Some records
:::
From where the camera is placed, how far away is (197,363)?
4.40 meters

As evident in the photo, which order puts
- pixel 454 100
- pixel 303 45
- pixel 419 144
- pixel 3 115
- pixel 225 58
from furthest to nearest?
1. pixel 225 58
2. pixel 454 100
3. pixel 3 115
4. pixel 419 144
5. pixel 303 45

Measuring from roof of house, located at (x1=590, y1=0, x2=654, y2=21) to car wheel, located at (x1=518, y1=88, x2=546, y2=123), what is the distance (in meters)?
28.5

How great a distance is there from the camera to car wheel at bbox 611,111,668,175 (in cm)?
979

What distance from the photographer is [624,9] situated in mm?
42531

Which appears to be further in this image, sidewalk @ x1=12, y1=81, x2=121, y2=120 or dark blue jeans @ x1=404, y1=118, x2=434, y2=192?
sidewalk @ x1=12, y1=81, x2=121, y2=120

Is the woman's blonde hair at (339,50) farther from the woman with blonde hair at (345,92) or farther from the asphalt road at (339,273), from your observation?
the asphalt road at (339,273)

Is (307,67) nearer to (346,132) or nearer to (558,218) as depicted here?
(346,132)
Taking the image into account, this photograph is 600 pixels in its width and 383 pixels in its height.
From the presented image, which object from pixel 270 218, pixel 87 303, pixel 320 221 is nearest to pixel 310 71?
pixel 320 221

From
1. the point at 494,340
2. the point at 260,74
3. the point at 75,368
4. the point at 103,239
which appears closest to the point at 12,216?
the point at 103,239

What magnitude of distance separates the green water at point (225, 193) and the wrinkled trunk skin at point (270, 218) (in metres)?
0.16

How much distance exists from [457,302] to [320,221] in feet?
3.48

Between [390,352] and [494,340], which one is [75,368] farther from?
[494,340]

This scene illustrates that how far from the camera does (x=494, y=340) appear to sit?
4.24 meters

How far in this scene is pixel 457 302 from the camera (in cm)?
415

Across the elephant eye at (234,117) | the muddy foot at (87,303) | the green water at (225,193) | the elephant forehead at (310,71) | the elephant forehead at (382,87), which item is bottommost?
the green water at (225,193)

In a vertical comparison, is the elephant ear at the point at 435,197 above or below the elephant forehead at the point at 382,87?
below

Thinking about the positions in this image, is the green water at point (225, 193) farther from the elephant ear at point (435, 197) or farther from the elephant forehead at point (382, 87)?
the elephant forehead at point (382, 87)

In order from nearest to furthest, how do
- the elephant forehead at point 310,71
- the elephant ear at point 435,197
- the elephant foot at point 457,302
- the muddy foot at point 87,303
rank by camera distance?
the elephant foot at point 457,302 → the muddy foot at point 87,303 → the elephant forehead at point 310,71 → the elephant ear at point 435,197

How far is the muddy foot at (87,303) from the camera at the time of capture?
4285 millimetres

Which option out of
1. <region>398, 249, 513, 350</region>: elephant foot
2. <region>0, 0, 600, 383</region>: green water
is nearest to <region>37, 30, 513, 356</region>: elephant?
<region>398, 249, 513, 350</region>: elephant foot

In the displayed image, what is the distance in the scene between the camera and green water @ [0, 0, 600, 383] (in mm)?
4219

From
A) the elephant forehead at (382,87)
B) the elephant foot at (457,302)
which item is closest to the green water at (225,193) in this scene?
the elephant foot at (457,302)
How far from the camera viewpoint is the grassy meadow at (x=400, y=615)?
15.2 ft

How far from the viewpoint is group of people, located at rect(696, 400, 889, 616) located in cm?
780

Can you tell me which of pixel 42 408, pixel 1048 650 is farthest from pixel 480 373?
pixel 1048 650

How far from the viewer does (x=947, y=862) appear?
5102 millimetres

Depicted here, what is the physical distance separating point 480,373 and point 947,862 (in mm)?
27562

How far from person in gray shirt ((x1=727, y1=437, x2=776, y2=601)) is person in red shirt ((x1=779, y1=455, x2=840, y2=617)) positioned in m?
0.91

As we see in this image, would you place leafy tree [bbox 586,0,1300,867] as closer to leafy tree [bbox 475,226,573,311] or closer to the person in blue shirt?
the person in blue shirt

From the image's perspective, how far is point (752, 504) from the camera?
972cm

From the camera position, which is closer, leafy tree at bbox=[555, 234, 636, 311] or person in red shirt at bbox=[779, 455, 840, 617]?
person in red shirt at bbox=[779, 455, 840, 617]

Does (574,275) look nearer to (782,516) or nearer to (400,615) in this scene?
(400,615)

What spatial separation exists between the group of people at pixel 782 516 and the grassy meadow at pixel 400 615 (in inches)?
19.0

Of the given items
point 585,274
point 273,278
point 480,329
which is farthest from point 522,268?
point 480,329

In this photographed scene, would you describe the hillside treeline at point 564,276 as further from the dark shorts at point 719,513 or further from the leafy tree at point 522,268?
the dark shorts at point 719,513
:::
> [To be done] Copy every one of the records above word for word, without changing anything.

> [Task result]
From where the camera is placed, how far away is (197,363)?
4.40 meters

As evident in the photo, which order puts
- pixel 454 100
- pixel 303 45
- pixel 419 144
- pixel 3 115
- pixel 225 58
from furthest to nearest?
1. pixel 225 58
2. pixel 454 100
3. pixel 3 115
4. pixel 419 144
5. pixel 303 45

Measuring from roof of house, located at (x1=590, y1=0, x2=654, y2=21) to car wheel, located at (x1=518, y1=88, x2=546, y2=123), what is the distance (in meters)?
28.5

How great a distance is there from the camera to car wheel at bbox 611,111,668,175 (in cm)?
979

What distance from the photographer is [624,9] situated in mm?
42531

Which appears to be further in this image, sidewalk @ x1=12, y1=81, x2=121, y2=120 or dark blue jeans @ x1=404, y1=118, x2=434, y2=192?
sidewalk @ x1=12, y1=81, x2=121, y2=120

Is the woman's blonde hair at (339,50) farther from the woman with blonde hair at (345,92) or farther from the asphalt road at (339,273), from your observation?
the asphalt road at (339,273)

Is (307,67) nearer to (346,132) or nearer to (558,218) as depicted here?
(346,132)
Taking the image into account, this photograph is 600 pixels in its width and 383 pixels in its height.
From the presented image, which object from pixel 270 218, pixel 87 303, pixel 320 221 is nearest to pixel 310 71?
pixel 320 221

From
1. the point at 494,340
2. the point at 260,74
3. the point at 75,368
4. the point at 103,239
which appears closest to the point at 12,216?
the point at 103,239

What magnitude of distance separates the green water at point (225, 193) and the wrinkled trunk skin at point (270, 218) (in metres)?
0.16

How much distance exists from [457,302] to [320,221] in feet?
3.48

Between [390,352] and [494,340], which one is [75,368] farther from?
[494,340]

This scene illustrates that how far from the camera does (x=494, y=340) appear to sit?
4.24 meters

How far in this scene is pixel 457 302 from the camera (in cm)?
415

Across the elephant eye at (234,117) | the muddy foot at (87,303) | the green water at (225,193) | the elephant forehead at (310,71) | the elephant forehead at (382,87), which item is bottommost?
the green water at (225,193)

In a vertical comparison, is the elephant ear at the point at 435,197 above or below the elephant forehead at the point at 382,87?
below

Thinking about the positions in this image, is the green water at point (225, 193) farther from the elephant ear at point (435, 197) or farther from the elephant forehead at point (382, 87)?
the elephant forehead at point (382, 87)

In order from nearest to furthest, how do
- the elephant forehead at point 310,71
- the elephant ear at point 435,197
- the elephant foot at point 457,302
- the muddy foot at point 87,303
rank by camera distance?
the elephant foot at point 457,302 → the muddy foot at point 87,303 → the elephant forehead at point 310,71 → the elephant ear at point 435,197

How far is the muddy foot at (87,303) from the camera at the time of capture?
4285 millimetres

Which option out of
1. <region>398, 249, 513, 350</region>: elephant foot
2. <region>0, 0, 600, 383</region>: green water
is nearest to <region>37, 30, 513, 356</region>: elephant?
<region>398, 249, 513, 350</region>: elephant foot

In the displayed image, what is the distance in the scene between the camera and green water @ [0, 0, 600, 383] (in mm)?
4219

From
A) the elephant forehead at (382,87)
B) the elephant foot at (457,302)
which item is closest to the green water at (225,193) in this scene?
the elephant foot at (457,302)
How far from the camera viewpoint is the grassy meadow at (x=400, y=615)?
15.2 ft

How far from the viewpoint is group of people, located at rect(696, 400, 889, 616) located in cm?
780

Can you tell me which of pixel 42 408, pixel 1048 650 is farthest from pixel 480 373?
pixel 1048 650

How far from the viewer does (x=947, y=862) appear?
5102 millimetres

Depicted here, what is the physical distance separating point 480,373 and point 947,862 (in mm)?
27562

How far from person in gray shirt ((x1=727, y1=437, x2=776, y2=601)) is person in red shirt ((x1=779, y1=455, x2=840, y2=617)) positioned in m?
0.91

As we see in this image, would you place leafy tree [bbox 586,0,1300,867] as closer to leafy tree [bbox 475,226,573,311] or closer to the person in blue shirt?
the person in blue shirt

From the image's perspective, how far is point (752, 504) from the camera?
972cm

From the camera position, which is closer, leafy tree at bbox=[555, 234, 636, 311] or person in red shirt at bbox=[779, 455, 840, 617]?
person in red shirt at bbox=[779, 455, 840, 617]

Does (574,275) look nearer to (782,516) or nearer to (400,615) in this scene?
(400,615)

What spatial separation exists between the group of people at pixel 782 516 and the grassy meadow at pixel 400 615 (in inches)?
19.0

Of the given items
point 585,274
point 273,278
point 480,329
which is farthest from point 522,268?
point 480,329

In this photographed scene, would you describe the hillside treeline at point 564,276 as further from the dark shorts at point 719,513 or further from the leafy tree at point 522,268?
the dark shorts at point 719,513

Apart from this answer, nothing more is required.